12. The method recited in claim 11, comprising optically disposing the physical stop halfway between the imaging system and the negative crown meniscus.

13. The method recited in claim 11, comprising disposing a folding mirror between the negative crown meniscus and the positive flint element.

14. The method recited in claim 13, wherein the positive flint element disposed between the folding mirror and the negative crown meniscus.

15. The video unit recited in claim 11, wherein the negative crown meniscus has two-eight order aspheric surfaces.

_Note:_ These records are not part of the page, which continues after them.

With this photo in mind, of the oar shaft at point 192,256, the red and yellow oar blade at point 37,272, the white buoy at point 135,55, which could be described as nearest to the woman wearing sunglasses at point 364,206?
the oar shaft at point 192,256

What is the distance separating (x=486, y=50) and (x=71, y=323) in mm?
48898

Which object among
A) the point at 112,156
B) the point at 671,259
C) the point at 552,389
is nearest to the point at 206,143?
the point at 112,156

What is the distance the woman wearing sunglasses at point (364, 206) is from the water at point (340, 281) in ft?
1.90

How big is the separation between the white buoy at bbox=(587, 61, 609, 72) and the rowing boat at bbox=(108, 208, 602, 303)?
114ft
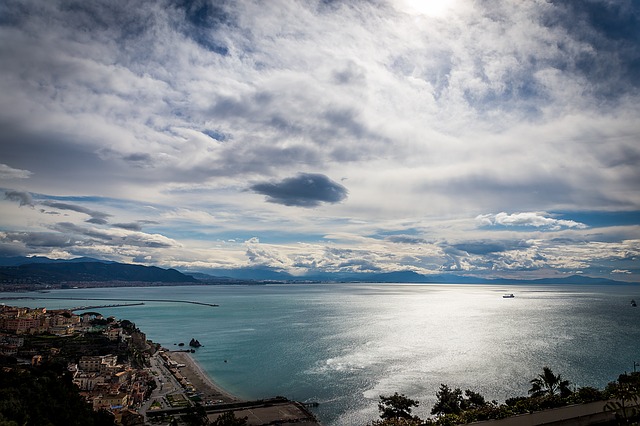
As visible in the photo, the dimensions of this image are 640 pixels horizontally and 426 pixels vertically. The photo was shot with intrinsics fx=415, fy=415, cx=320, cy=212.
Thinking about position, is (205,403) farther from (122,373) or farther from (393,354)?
(393,354)

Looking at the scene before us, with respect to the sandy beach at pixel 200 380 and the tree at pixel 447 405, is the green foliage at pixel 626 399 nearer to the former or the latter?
the tree at pixel 447 405

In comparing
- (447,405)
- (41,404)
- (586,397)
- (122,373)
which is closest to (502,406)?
(447,405)

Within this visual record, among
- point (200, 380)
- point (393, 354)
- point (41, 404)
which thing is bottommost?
point (200, 380)

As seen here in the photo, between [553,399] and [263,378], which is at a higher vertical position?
[553,399]

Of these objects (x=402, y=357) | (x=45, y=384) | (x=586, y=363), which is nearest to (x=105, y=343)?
(x=45, y=384)

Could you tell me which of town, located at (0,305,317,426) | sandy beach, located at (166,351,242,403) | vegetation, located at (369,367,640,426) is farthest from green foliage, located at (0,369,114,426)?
vegetation, located at (369,367,640,426)

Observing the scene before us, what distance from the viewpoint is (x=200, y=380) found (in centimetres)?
4606

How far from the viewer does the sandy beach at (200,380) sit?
3888 cm

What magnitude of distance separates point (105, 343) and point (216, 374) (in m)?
20.7

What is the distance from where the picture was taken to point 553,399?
23.8m

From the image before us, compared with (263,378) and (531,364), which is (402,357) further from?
(263,378)

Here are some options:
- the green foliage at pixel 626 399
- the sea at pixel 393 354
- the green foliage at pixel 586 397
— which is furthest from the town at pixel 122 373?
the green foliage at pixel 626 399

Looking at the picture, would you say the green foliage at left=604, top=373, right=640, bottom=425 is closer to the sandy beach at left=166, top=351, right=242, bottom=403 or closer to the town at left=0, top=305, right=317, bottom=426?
the town at left=0, top=305, right=317, bottom=426

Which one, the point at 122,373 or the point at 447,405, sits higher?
the point at 447,405
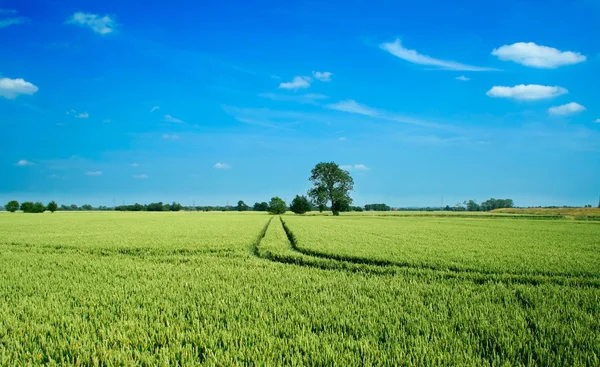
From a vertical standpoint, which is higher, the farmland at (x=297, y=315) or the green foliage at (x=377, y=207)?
the farmland at (x=297, y=315)

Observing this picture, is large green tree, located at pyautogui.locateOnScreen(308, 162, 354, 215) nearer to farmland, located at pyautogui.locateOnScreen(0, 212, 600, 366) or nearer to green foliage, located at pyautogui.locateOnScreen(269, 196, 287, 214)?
green foliage, located at pyautogui.locateOnScreen(269, 196, 287, 214)

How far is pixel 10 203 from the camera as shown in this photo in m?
104

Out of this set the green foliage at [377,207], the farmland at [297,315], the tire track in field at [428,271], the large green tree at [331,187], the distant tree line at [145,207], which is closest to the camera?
the farmland at [297,315]

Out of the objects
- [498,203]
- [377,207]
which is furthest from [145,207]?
[498,203]

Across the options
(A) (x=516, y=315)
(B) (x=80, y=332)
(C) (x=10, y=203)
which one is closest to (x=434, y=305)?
(A) (x=516, y=315)

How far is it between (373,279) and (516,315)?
3.56 meters

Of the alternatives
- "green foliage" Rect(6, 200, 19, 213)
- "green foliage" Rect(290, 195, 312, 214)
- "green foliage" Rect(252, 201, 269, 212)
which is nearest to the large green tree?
"green foliage" Rect(290, 195, 312, 214)

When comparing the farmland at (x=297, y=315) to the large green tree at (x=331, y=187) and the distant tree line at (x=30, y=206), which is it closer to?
the large green tree at (x=331, y=187)

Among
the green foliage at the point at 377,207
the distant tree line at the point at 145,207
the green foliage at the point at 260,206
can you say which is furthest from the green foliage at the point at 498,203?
the distant tree line at the point at 145,207

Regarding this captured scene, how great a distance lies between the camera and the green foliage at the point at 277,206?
99.0 metres

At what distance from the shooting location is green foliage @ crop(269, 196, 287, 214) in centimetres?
9904

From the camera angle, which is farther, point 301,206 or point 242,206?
point 242,206

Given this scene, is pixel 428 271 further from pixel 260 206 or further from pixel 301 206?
Result: pixel 260 206

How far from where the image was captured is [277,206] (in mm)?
99188
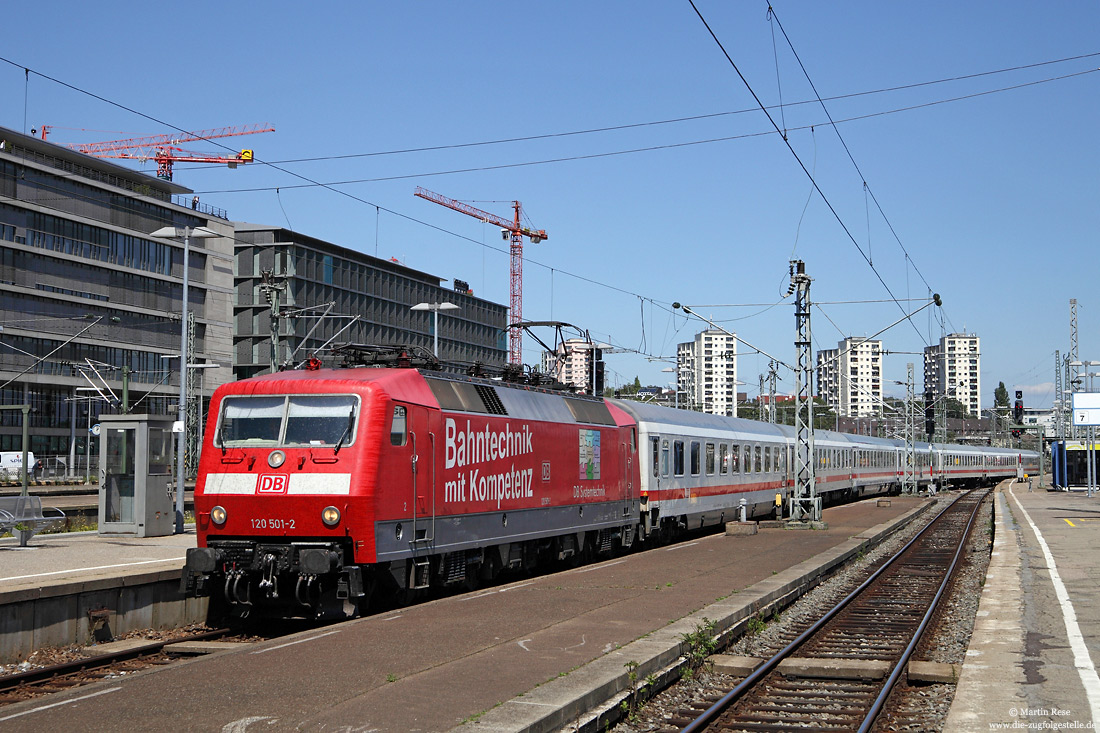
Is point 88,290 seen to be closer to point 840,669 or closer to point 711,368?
point 840,669

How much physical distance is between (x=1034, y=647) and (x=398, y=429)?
816 centimetres

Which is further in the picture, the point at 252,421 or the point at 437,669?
the point at 252,421

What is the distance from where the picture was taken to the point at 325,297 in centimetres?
9638

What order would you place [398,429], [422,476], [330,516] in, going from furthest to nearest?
[422,476] → [398,429] → [330,516]

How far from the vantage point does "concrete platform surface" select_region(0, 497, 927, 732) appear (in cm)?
855

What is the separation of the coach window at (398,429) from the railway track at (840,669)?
560 cm

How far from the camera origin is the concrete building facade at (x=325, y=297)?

16. The method recited in claim 11 comprising projecting the image using a total internal reflection (TIR) prism.

17. The method recited in claim 11, comprising projecting the image using a field lens.

18. The method recited in claim 11, comprising folding the projected image.

19. The method recited in claim 11, comprising configuring the mirror to wiggle in accordance with a digital micro device of the imaging system.

20. A television (TV) system, comprising:

an imaging system configured to create a projected image;

a projection system comprising: a lens group optically coupled to the imaging system to receive the projected image, the lens group including: a lens doublet having a first positive crown element; a negative flint element affixed to the first positive crown element; and a second positive crown element adjacent to the lens doublet and facing the imaging system;

a positive flint element optically coupled to the lens group to receive the projected image from the lens group;

a physical stop disposed between the positive flint element and the lens group;

a negative crown meniscus optically coupled to the positive flint element to receive the projected image from the positive flint element, the negative crown meniscus adapted to produce a wide-angle representation of the projected image; and

a display device configured to display the wide-angle representation of the image.